■ AIM OF THE EXERCISE:
Copy out the lines in the records below verbatim, beginning with the line containing "Relative to what" and ending with the line containing "8.65 meters", both included.
---- WORKING DATA
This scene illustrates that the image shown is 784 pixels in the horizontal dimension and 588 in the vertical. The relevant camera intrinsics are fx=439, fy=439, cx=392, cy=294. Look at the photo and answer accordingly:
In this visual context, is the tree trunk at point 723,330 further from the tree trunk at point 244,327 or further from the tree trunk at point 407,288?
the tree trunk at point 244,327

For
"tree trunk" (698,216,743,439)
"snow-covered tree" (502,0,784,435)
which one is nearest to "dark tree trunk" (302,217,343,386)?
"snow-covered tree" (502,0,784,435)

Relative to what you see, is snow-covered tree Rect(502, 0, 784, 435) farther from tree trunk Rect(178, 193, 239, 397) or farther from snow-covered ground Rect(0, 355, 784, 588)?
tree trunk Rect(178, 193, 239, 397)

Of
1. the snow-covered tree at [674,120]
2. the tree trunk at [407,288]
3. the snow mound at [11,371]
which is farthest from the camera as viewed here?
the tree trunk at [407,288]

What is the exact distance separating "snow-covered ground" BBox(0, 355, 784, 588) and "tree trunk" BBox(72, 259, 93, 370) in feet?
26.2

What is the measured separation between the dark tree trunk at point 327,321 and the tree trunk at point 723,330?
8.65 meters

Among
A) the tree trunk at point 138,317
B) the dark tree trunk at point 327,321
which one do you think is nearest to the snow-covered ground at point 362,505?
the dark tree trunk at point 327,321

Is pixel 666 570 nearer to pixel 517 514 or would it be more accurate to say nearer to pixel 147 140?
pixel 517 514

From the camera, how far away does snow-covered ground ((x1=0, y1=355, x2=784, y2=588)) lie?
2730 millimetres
--------
---- WORKING DATA
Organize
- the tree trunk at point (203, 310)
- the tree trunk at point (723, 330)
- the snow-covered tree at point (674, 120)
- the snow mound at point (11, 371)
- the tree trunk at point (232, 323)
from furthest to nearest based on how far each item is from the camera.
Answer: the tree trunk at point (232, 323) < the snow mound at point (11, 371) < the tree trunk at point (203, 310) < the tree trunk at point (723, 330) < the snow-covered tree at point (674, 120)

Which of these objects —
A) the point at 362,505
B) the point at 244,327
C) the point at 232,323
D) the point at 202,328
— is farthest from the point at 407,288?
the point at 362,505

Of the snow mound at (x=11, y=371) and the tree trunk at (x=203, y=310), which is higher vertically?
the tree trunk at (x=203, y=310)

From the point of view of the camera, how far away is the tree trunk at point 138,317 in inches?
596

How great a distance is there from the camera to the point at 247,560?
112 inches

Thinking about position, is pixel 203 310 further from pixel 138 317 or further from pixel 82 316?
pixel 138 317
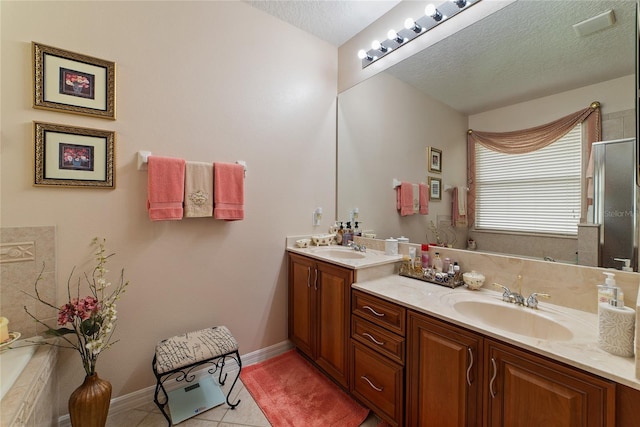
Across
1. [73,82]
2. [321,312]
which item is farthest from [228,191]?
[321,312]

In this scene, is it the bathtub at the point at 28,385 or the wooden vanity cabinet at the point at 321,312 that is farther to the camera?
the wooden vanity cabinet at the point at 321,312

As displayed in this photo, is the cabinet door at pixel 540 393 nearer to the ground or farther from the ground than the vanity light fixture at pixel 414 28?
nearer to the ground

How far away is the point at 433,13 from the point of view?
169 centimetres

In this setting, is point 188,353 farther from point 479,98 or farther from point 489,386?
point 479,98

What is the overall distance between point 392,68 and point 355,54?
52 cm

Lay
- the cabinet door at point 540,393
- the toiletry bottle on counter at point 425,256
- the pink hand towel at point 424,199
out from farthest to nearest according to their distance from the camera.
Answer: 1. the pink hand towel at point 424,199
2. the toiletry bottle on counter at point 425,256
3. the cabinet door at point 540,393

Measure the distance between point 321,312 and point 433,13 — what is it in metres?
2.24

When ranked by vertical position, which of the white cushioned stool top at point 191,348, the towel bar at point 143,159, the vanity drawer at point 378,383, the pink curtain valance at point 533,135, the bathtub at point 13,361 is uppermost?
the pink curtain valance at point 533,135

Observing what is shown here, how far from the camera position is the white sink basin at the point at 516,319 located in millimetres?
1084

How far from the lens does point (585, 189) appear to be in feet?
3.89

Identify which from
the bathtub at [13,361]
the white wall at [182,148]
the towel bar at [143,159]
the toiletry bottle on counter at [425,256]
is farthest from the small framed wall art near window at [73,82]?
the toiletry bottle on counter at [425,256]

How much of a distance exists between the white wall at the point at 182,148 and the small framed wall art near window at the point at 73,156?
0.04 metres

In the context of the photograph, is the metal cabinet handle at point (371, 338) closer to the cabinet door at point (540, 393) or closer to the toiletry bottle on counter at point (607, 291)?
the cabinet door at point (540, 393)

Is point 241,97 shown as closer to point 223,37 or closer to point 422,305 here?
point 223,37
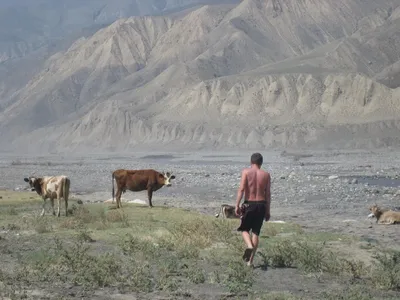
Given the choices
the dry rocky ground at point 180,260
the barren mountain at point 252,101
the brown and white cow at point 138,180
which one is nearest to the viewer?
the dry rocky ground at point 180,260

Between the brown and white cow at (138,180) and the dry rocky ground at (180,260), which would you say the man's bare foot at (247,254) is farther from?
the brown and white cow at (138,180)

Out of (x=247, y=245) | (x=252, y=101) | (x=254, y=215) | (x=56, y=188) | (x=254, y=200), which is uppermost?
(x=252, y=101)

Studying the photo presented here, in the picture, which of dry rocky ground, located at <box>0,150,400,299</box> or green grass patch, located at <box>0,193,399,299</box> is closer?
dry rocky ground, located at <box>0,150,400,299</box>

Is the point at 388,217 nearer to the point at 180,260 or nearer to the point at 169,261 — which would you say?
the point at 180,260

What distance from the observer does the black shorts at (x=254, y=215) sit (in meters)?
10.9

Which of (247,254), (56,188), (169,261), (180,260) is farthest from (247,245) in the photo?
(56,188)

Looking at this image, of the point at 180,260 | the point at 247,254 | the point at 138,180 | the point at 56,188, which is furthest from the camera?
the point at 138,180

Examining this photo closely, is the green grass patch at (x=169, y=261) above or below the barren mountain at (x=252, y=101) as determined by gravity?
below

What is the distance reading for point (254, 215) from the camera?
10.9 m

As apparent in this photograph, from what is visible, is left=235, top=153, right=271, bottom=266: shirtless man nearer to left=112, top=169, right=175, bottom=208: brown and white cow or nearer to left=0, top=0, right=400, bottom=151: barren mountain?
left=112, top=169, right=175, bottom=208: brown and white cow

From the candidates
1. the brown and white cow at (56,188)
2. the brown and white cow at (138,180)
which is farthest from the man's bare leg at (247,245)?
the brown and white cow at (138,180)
--------
■ SOLUTION TO THIS EXERCISE:
Relative to what you see, is snow-covered tree Rect(502, 0, 784, 435) farther from tree trunk Rect(178, 193, 239, 397) or farther from snow-covered ground Rect(0, 355, 784, 588)?
tree trunk Rect(178, 193, 239, 397)

Of
1. the snow-covered tree at [674,120]
2. the tree trunk at [407,288]
3. the snow mound at [11,371]
which is farthest from the camera as viewed here?
the tree trunk at [407,288]

What is the exact distance separating "snow-covered ground" BBox(0, 355, 784, 588) and "tree trunk" BBox(72, 259, 93, 370) in feet?
26.2

What is the measured separation between the dark tree trunk at point 327,321 and the tree trunk at point 723,330?
8.65 meters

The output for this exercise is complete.